**Given passage**
----
Vonovia now has an immense responsibility towards the wider real estate sector as trading in its stocks will have a major influence on the way Germany’s real estate industry is perceived. And, as all eyes will now be trained on its stock price, the company is more vulnerable to public attack than ever before: lobbyists for tenants and shareholders know very well that the company is under public scrutiny and open to criticism.

As an investment vehicle, a listing on the DAX is a breakthrough for real estate stocks in Germany. 14 years ago, in September 2001 – initially in conjunction with IVG, Deutscher Euroshop, BauVerein zu Hamburg and Deutscher Wohnen – I started the “Real Estate Stock Initiative” in order to promote acceptance of this idea in Germany. Many years ago I predicted that real estate stocks would gain massively in importance in Germany. And now it has happened. Even in 2004, when the combined market capitalisation of all of Germany’s real estate stocks was just €6.5 billion (Vonovia’s stocks are today worth €13 billion on their own!), I stubbornly wrote in my book, “Building wealth with Real Estate,” that, “nevertheless, real estate stocks should not be written off too hastily.”

In other countries, real estate stocks are the standard vehicle for indirect real estate investments. In contrast, open-ended and closed-end real estate funds have dominated in Germany for many years. These forms of indirect investment are not going to disappear – in fact, a market shakeout has recently taken place. But real estate stocks will continue to strengthen their role. Unfortunately, neither private nor institutional German investors have fully embraced the concept of real estate stocks. More than 95% of the shareholders in listed real estate companies in Germany come from abroad. Why is this the case?

The somewhat simple-minded view of German investors (both private and institutional) is: Real estate represents “stability” and limited volatility. As stocks are inherently volatile, the two simply do not go together as far as they are concerned.
----
**Records to use**
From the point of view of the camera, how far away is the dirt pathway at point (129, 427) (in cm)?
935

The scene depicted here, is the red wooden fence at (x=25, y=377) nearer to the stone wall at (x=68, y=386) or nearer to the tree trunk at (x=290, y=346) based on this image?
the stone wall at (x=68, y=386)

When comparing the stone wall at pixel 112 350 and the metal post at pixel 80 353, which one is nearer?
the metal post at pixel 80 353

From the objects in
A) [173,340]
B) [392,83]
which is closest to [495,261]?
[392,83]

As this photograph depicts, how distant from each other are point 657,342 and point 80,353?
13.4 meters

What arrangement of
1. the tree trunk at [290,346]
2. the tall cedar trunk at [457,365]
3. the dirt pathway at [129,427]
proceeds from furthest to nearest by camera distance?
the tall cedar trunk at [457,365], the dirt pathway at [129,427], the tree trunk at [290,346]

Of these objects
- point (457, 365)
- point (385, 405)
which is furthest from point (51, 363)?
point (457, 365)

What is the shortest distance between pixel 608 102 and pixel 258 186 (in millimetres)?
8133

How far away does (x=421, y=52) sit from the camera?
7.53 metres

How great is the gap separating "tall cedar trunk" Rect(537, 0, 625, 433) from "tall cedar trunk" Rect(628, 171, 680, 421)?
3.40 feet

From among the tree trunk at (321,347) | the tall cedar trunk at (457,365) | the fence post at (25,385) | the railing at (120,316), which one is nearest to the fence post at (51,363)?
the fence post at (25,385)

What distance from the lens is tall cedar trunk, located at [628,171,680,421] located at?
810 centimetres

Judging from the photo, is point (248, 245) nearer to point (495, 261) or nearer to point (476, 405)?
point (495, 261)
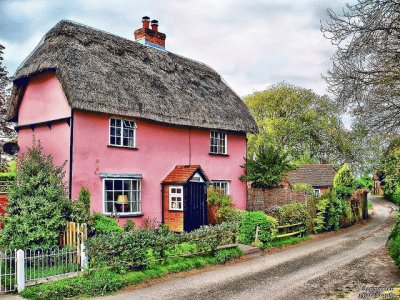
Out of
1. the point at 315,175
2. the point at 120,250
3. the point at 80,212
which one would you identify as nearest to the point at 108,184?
the point at 80,212

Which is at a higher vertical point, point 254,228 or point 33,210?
point 33,210

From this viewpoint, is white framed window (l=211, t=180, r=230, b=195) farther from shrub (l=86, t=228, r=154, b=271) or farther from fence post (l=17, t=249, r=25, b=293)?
fence post (l=17, t=249, r=25, b=293)

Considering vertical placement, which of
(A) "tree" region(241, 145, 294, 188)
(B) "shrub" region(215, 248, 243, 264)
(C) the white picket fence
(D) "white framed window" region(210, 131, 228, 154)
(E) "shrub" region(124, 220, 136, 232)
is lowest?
(B) "shrub" region(215, 248, 243, 264)

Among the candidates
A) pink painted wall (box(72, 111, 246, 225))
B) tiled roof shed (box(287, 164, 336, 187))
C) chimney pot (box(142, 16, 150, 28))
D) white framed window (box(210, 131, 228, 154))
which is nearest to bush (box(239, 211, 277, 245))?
pink painted wall (box(72, 111, 246, 225))

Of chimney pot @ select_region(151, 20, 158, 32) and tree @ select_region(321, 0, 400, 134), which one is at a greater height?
chimney pot @ select_region(151, 20, 158, 32)

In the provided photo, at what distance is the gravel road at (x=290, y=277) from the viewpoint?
9695 millimetres

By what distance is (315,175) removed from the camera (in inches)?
1437

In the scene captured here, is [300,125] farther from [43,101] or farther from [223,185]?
[43,101]

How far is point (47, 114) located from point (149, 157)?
4.75 meters

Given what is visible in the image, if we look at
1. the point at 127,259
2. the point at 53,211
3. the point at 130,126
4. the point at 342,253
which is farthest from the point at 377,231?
the point at 53,211

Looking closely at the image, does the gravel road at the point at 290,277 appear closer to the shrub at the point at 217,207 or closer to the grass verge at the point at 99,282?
the grass verge at the point at 99,282

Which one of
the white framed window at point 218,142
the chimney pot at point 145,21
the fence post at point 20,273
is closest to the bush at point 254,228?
the white framed window at point 218,142

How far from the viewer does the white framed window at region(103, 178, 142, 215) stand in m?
15.9

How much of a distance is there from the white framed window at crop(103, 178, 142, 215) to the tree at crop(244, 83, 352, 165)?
1038 inches
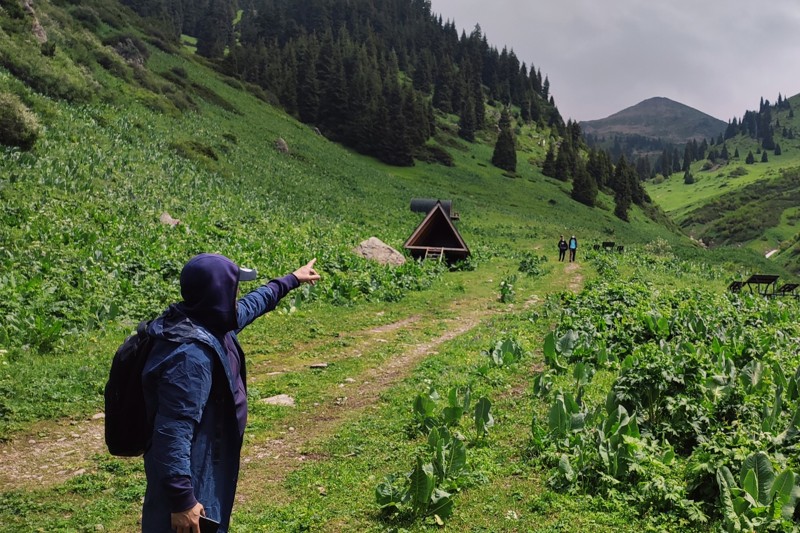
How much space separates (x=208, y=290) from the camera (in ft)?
11.6

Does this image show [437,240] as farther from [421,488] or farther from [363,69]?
[363,69]

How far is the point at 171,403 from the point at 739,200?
202149mm

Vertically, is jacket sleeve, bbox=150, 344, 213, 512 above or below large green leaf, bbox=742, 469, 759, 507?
above

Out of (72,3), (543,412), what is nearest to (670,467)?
(543,412)

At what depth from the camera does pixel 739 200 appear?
17212 cm

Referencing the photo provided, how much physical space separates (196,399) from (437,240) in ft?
92.2

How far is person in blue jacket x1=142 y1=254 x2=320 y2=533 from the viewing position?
3309mm

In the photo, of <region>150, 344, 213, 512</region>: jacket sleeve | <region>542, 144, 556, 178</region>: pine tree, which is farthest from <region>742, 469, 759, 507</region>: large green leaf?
<region>542, 144, 556, 178</region>: pine tree

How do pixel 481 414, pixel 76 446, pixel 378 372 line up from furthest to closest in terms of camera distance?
pixel 378 372
pixel 76 446
pixel 481 414

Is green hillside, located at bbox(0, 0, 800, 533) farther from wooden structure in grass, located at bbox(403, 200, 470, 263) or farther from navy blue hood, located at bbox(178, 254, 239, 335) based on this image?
navy blue hood, located at bbox(178, 254, 239, 335)

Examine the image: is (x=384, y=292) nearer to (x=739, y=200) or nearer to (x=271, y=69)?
(x=271, y=69)

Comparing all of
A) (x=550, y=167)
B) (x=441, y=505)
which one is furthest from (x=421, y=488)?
(x=550, y=167)

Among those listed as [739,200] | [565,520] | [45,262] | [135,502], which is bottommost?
[135,502]

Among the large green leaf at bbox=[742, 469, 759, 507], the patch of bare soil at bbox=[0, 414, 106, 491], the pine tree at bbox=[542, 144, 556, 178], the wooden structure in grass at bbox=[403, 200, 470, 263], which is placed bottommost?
the patch of bare soil at bbox=[0, 414, 106, 491]
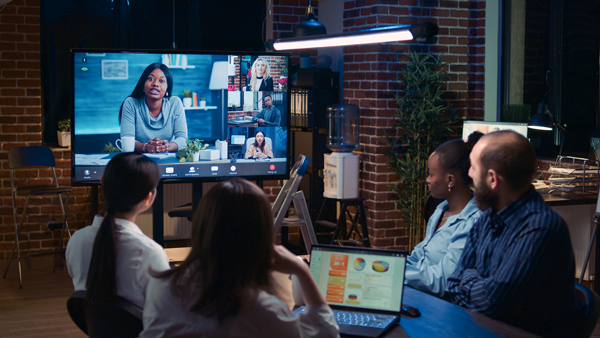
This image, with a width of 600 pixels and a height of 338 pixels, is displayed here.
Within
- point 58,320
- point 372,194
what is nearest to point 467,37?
point 372,194

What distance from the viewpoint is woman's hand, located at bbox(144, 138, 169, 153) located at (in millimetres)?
3904

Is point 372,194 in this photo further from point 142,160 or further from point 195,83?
point 142,160

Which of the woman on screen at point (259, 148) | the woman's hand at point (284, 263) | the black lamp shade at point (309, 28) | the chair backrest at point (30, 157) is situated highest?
the black lamp shade at point (309, 28)

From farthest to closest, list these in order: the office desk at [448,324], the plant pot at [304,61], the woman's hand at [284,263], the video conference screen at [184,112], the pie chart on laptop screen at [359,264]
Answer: the plant pot at [304,61], the video conference screen at [184,112], the pie chart on laptop screen at [359,264], the office desk at [448,324], the woman's hand at [284,263]

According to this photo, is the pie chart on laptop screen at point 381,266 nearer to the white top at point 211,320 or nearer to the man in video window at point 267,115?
the white top at point 211,320

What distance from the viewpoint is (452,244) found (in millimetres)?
2154

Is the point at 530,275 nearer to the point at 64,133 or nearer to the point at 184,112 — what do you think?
the point at 184,112

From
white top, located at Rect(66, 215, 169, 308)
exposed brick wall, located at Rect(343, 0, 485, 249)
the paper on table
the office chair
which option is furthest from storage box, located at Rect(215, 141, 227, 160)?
white top, located at Rect(66, 215, 169, 308)

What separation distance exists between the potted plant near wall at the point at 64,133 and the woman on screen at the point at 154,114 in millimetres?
1549

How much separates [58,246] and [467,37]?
4.23 meters

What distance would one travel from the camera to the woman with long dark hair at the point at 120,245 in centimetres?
171

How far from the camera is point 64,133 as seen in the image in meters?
5.10

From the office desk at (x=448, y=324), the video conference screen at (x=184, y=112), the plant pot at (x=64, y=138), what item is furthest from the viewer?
the plant pot at (x=64, y=138)

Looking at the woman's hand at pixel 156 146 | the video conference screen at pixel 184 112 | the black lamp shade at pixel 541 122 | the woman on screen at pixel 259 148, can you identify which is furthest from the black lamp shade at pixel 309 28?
the black lamp shade at pixel 541 122
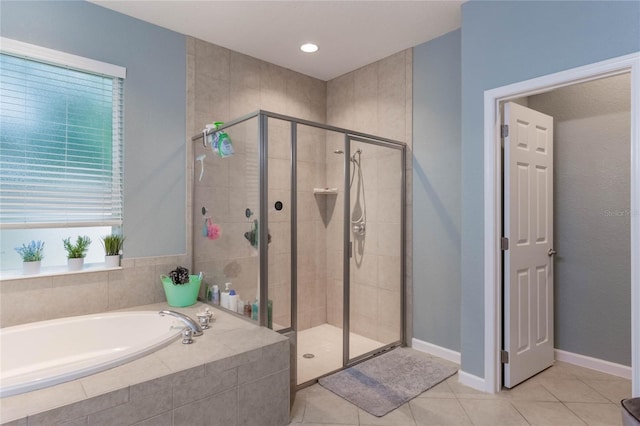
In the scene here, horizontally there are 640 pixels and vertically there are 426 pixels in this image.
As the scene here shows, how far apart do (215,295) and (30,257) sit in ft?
3.93

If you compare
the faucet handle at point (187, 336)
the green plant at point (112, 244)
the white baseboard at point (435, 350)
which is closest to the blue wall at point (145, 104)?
the green plant at point (112, 244)

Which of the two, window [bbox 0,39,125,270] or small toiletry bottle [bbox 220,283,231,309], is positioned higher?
window [bbox 0,39,125,270]

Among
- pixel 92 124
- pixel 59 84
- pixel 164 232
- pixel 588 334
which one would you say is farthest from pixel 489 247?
pixel 59 84

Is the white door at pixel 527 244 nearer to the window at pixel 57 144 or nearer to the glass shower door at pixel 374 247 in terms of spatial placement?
the glass shower door at pixel 374 247

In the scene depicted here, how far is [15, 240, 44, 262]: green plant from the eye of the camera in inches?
90.1

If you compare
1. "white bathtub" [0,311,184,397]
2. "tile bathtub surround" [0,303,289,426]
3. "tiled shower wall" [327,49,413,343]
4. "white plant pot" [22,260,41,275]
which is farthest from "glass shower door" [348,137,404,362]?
"white plant pot" [22,260,41,275]

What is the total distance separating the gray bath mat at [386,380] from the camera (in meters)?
2.34

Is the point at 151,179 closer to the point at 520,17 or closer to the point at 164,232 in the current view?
the point at 164,232

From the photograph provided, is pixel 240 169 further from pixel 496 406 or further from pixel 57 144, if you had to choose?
pixel 496 406

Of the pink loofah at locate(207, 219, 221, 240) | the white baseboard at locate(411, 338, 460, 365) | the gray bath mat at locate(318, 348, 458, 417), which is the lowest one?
the gray bath mat at locate(318, 348, 458, 417)

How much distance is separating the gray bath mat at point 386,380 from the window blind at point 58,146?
205 cm

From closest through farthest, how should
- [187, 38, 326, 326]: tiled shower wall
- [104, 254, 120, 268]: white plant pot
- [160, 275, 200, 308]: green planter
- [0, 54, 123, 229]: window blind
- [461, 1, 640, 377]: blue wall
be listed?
[461, 1, 640, 377]: blue wall, [0, 54, 123, 229]: window blind, [187, 38, 326, 326]: tiled shower wall, [104, 254, 120, 268]: white plant pot, [160, 275, 200, 308]: green planter

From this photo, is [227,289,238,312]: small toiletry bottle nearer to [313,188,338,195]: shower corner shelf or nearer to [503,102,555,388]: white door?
[313,188,338,195]: shower corner shelf

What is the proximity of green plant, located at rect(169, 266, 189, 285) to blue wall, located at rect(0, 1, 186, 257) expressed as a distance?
0.20 meters
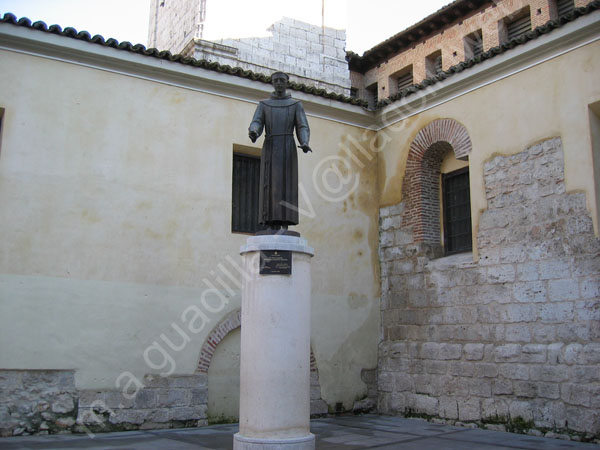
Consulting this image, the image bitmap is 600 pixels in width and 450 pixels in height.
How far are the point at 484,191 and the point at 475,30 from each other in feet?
30.8

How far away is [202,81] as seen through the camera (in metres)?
9.35

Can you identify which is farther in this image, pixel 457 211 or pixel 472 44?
pixel 472 44

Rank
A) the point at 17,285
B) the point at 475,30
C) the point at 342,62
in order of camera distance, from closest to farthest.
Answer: the point at 17,285 < the point at 342,62 < the point at 475,30

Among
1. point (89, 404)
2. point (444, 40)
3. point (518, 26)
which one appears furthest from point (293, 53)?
point (89, 404)

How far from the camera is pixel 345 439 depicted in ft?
24.1

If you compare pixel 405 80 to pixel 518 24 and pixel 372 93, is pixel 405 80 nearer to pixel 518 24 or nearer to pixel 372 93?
pixel 372 93

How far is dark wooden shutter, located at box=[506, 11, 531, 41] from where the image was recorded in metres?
15.8

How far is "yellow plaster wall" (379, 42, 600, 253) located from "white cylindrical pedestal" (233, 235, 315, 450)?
3.82 m

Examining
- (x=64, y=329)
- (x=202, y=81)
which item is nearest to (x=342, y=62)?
(x=202, y=81)

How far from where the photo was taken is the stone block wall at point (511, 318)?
733cm

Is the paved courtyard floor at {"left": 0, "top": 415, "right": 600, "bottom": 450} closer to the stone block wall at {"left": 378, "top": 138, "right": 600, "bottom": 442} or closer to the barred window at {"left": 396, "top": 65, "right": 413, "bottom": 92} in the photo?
the stone block wall at {"left": 378, "top": 138, "right": 600, "bottom": 442}

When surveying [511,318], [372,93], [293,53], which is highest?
[372,93]

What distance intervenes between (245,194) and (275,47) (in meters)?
5.26

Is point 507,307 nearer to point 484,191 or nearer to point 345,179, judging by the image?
point 484,191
----
**Requirements**
[1] Set down the passage on German real estate stocks word for word, starting at "In other countries, real" and ending at "they are concerned.".
[2] Extract from the records, unchanged, the lines starting at the line that contains "As this photograph" and ending at the line that contains "13.4 meters".

**Answers given**
[1]
In other countries, real estate stocks are the standard vehicle for indirect real estate investments. In contrast, open-ended and closed-end real estate funds have dominated in Germany for many years. These forms of indirect investment are not going to disappear – in fact, a market shakeout has recently taken place. But real estate stocks will continue to strengthen their role. Unfortunately, neither private nor institutional German investors have fully embraced the concept of real estate stocks. More than 95% of the shareholders in listed real estate companies in Germany come from abroad. Why is this the case?

The somewhat simple-minded view of German investors (both private and institutional) is: Real estate represents “stability” and limited volatility. As stocks are inherently volatile, the two simply do not go together as far as they are concerned.

[2]
As this photograph depicts, how distant from each other are point 657,342 and point 80,353?
13.4 meters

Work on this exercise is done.